Jonathan Russell (February 27, 1771 – February 17, 1832) was a United States representative from Massachusetts and diplomat. He served the 11th congressional district from 1821 to 1823 and was the first chair of the House Committee on Foreign Affairs.

==Early life==
Jonathan Russell was born in Providence, Rhode Island on February 27, 1771, the son of Jonathan and Abigail (Russell) Russell. He attended the local schools and graduated from Rhode Island College (now Brown University) with a Bachelor of Arts in 1791 and a Master of Arts in 1794. He studied law and was admitted to the bar, but did not practice. He engaged in the mercantile business in partnership with Otis Ammidon, importing goods from Europe for sale in America. In 1801 he was appointed U.S. Collector of Customs for the Port of Bristol.

==Diplomatic career==
In 1811, Russell was appointed by President James Madison as Chargé d'Affaires in Paris and he acted as Minister to France following the departure of John Armstrong Jr. and prior to the arrival of Armstrong's successor, Joel Barlow. He soon transferred to England, where he was Chargé d'Affaires and acting Minister when war was declared by the United States in 1812. He was Minister to Sweden and Norway from January 18, 1814 to October 16, 1818.

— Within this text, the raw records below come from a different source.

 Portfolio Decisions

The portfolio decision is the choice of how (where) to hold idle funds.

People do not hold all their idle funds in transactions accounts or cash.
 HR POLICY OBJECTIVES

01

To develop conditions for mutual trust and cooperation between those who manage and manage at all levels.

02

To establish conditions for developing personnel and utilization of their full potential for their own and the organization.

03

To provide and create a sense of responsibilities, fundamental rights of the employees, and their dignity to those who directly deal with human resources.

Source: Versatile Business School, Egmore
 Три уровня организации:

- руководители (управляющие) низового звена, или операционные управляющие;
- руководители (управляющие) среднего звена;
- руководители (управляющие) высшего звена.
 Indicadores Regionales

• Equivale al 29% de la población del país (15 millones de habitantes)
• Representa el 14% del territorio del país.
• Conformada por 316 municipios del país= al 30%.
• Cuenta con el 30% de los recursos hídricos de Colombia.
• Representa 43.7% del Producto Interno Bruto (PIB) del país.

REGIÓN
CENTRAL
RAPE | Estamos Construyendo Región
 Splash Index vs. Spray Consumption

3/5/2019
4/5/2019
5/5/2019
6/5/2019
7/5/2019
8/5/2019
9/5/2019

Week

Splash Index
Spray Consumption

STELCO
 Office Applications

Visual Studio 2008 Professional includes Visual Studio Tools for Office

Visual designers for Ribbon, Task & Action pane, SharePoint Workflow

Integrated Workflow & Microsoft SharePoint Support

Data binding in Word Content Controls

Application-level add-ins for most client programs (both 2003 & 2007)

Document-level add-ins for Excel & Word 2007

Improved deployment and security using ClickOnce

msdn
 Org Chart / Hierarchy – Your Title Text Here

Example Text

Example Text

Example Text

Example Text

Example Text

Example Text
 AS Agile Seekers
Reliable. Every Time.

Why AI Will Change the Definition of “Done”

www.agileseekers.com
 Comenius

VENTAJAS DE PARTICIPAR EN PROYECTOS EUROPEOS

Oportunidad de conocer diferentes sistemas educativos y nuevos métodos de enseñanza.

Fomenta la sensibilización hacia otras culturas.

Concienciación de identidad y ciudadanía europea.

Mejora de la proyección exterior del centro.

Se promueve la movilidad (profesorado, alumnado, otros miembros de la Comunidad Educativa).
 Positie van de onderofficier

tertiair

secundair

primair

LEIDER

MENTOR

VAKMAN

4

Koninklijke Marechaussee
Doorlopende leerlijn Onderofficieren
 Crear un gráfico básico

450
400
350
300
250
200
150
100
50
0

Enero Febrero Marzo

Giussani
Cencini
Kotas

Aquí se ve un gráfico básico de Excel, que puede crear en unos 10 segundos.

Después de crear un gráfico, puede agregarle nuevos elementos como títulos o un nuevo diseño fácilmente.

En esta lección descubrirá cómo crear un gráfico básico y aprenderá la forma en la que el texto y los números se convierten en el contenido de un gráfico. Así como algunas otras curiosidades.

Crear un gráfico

Russell was one of the five commissioners who negotiated the Treaty of Ghent with Great Britain in 1814, which ended the War of 1812. In 1817, Russell received the honorary degree of LL.D. from Brown University. He returned to the United States in 1818 and settled in Mendon, Massachusetts.

He became a member of the Massachusetts House of Representatives in 1820, and also served as a delegate to that year's state constitutional convention.

==Member of Congress==
In November 1820, Russell was elected to the United States House of Representatives. He served in the Seventeenth Congress (March 4, 1821 – March 3, 1823), and was chairman of the Committee on Foreign Affairs, the first individual to hold this position.

==Feud with John Quincy Adams==
In 1822, Russell authored a pamphlet accusing John Quincy Adams, one of Russell's fellow negotiators at Ghent in 1814, of having favored British interests in those treaty talks. Russell intended the pamphlet to further Henry Clay's presidential candidacy against Adams in the 1824 election. Adams's responsive pamphlets were so devastating in impugning Russell's veracity that they engendered the phrase "to Jonathan Russell" someone, meaning to refute an attacker's falsehoods so effectively that it destroys the attacker's reputation.

When the Marquis de Lafayette visited the United States in 1824 and 1825, his itinerary while in Massachusetts included an August 23, 1824 visit to Russell's home in Mendon. Russell had known Lafayette since 1811, and decorated his home for a lavish celebration with the anticipation of renewing their friendship. As United States Secretary of State and a longtime friend of Lafayette, Adams was part of Lafayette's traveling party. On the day of the planned visit, Adams humiliated Russell again by having the schedule changed without informing Russell, so that Lafayette bypassed Mendon and traveled directly to Providence.

==Later life==
Russell died in Milton, Massachusetts on February 17, 1832. He was interred in the family plot on his estate in Milton.

==Family==
In 1796, Russell married Sylvia Ammidon (1773–1811) of Mendon. In 1817, he married Lydia Smith (1786–1859). He was the father of eight children, four with each wife: Amelia, George, Caroline, Anna, Ida, Geraldine, Rosalie, and Jonathan.